Il est loin d’être le plus grand de France, loin d’être une « usine », comme on entend qualifier parfois les grands centres de rétention de centaines de places. Mais il se distingue par ses conditions de détention. Au CRA (centre de rétention administrative) de Mériadeck, on ne voit pas le soleil. « Le vocabulaire lié au centre de rétention n’est pas celui de la prison. On parle de chambre plutôt que de cellule, mais il ne faut pas se tromper : il n’y a aucune différence », explique Laura Petersell, intervenante de la Cimade (association venant en aide aux migrants, notamment en centre de rétention) au CRA de Bordeaux. Ce dernier est un cube, en sous-sol. Sa seule source de lumière naturelle provient d’un patio : un puits de jour grillagé en son centre. Écoutez-la décrire le centre de rétention de Mériadeck :
Tentatives de suicide et automutilations de plus en plus fréquentes
En rétention, les lames de rasoir finissent souvent sur les bras, pour lacérer, ou dans les gorges, gestes désespérés (lire ici, ou là). À Bordeaux, la configuration des locaux génère des conditions d’enfermement particulièrement anxiogènes, « qui portent atteinte au respect de la dignité humaine », selon la Cimade.
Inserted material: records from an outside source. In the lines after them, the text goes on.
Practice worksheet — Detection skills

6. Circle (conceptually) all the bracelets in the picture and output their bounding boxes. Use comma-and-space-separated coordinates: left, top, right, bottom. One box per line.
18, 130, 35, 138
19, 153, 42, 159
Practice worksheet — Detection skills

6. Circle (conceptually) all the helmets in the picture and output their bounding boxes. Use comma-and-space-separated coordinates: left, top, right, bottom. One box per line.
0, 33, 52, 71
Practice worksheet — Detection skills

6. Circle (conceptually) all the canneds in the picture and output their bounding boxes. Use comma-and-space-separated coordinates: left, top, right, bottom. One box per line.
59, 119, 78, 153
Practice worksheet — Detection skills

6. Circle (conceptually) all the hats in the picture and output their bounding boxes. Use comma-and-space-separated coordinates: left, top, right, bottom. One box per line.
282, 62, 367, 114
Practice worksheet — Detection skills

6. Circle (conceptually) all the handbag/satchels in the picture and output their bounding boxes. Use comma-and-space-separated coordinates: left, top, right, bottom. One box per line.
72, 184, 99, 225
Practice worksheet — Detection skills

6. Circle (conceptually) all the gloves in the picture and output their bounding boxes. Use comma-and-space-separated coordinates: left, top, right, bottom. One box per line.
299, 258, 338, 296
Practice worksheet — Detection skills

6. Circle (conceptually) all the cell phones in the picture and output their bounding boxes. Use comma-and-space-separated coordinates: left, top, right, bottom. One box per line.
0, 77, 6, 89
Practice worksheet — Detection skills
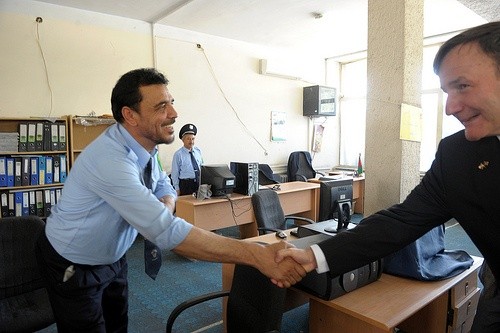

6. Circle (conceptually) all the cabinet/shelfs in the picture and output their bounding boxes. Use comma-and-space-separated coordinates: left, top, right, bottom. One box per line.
0, 114, 117, 223
223, 221, 485, 333
302, 84, 336, 117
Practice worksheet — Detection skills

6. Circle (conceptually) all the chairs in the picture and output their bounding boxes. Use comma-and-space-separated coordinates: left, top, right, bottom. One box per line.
287, 151, 325, 183
0, 215, 62, 333
165, 240, 286, 333
251, 189, 315, 236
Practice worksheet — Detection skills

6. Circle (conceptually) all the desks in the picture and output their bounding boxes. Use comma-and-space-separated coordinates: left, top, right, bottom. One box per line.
175, 168, 365, 264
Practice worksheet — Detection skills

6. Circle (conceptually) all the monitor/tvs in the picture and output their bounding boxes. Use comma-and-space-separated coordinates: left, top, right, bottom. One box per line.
199, 165, 236, 197
318, 178, 354, 232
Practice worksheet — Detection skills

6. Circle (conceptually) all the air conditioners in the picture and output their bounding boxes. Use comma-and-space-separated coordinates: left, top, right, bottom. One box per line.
258, 57, 303, 80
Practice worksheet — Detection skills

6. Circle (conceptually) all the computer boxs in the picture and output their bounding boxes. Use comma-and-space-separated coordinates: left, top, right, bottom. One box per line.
284, 233, 384, 300
229, 161, 260, 197
298, 219, 358, 238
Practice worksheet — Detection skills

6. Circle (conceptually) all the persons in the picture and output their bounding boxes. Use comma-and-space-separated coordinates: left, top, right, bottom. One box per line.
269, 21, 500, 333
34, 67, 308, 333
170, 123, 205, 196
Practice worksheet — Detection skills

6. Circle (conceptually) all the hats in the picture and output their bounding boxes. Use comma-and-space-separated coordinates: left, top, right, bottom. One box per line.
179, 124, 197, 139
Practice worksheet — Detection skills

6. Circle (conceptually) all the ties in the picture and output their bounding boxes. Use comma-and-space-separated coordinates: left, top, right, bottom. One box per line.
189, 151, 200, 184
144, 159, 162, 280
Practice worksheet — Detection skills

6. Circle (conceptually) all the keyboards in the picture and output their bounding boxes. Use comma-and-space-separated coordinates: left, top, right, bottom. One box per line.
290, 228, 298, 236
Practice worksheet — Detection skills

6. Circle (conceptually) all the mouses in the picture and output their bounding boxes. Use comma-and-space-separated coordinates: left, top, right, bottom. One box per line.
277, 231, 287, 238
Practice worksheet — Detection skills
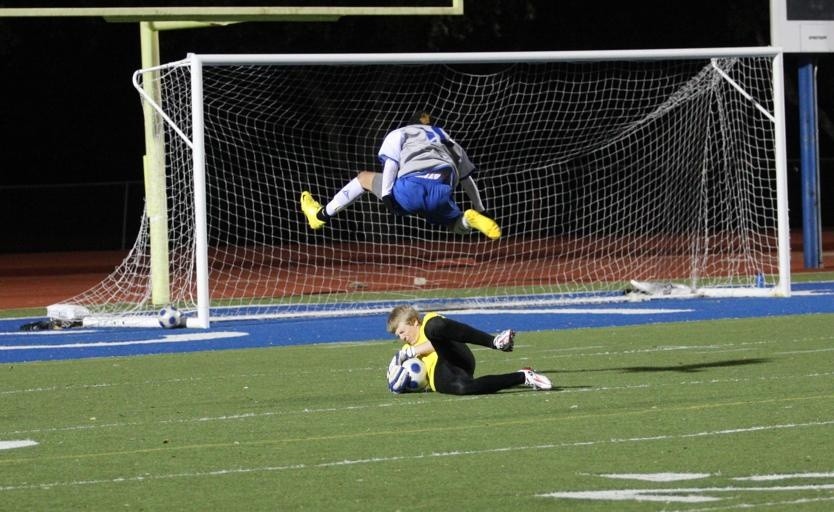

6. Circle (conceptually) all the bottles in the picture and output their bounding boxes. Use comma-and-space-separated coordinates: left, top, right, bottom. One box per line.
756, 273, 763, 288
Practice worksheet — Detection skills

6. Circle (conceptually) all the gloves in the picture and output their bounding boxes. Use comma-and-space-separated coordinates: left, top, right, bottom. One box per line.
480, 211, 493, 219
386, 346, 416, 394
383, 195, 403, 217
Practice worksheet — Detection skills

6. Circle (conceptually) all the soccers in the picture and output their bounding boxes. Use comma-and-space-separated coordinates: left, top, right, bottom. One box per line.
388, 354, 429, 393
158, 307, 182, 328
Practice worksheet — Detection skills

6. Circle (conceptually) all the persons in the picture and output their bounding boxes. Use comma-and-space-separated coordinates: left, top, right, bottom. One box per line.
384, 304, 553, 396
298, 106, 503, 243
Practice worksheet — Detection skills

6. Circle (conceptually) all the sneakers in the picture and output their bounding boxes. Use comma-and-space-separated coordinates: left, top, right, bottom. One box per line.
299, 190, 327, 231
517, 367, 552, 391
463, 208, 502, 240
493, 329, 515, 353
Le manque de lumière naturelle est pesant, et le CRA est éclairé par des néons qui parfois restent allumés la nuit. Il est sensible à la température extérieure et aux conditions météorologiques : des chaleurs souvent insupportables l’été quand le système de climatisation tombe en panne, et il fait froid l’hiver, les radiateurs fonctionnent mal. Quand il pleut, des fuites d’eau inondent des parties du centre. L’intimité des personnes est parfois mise à mal, quand des policiers entrent dans les chambres la nuit, ou dans les sanitaires quand ils sont utilisés. Et surtout le bruit. Un bruit de ventilation continu, les télés allumées en permanence qui résonnent dans le centre, tout comme les portes qui s’ouvrent, qui se ferment, qui claquent.
Au centre de rétention de Mériadeck, « les personnes enfermées développent rapidement des troubles psychiques dus aux conditions de leur enfermement » :
Bordeaux : la suprématie de l’administration
20 novembre 2012, rue du Commandant Arnould à Bordeaux. La Cimade tient une conférence de presse sur le rapport 2011 de la rétention en France (télécharger le rapport ici, ou lire son communiqué par là).
En quelques points :
La France s’est fait condamner par les instances européennes : sur la garde à vue des personnes étrangères, sur l’accès au droit d’asile en rétention (qui se fait par visioconférence dans certains CRA) et sur l’enfermement des enfants en centre de rétention.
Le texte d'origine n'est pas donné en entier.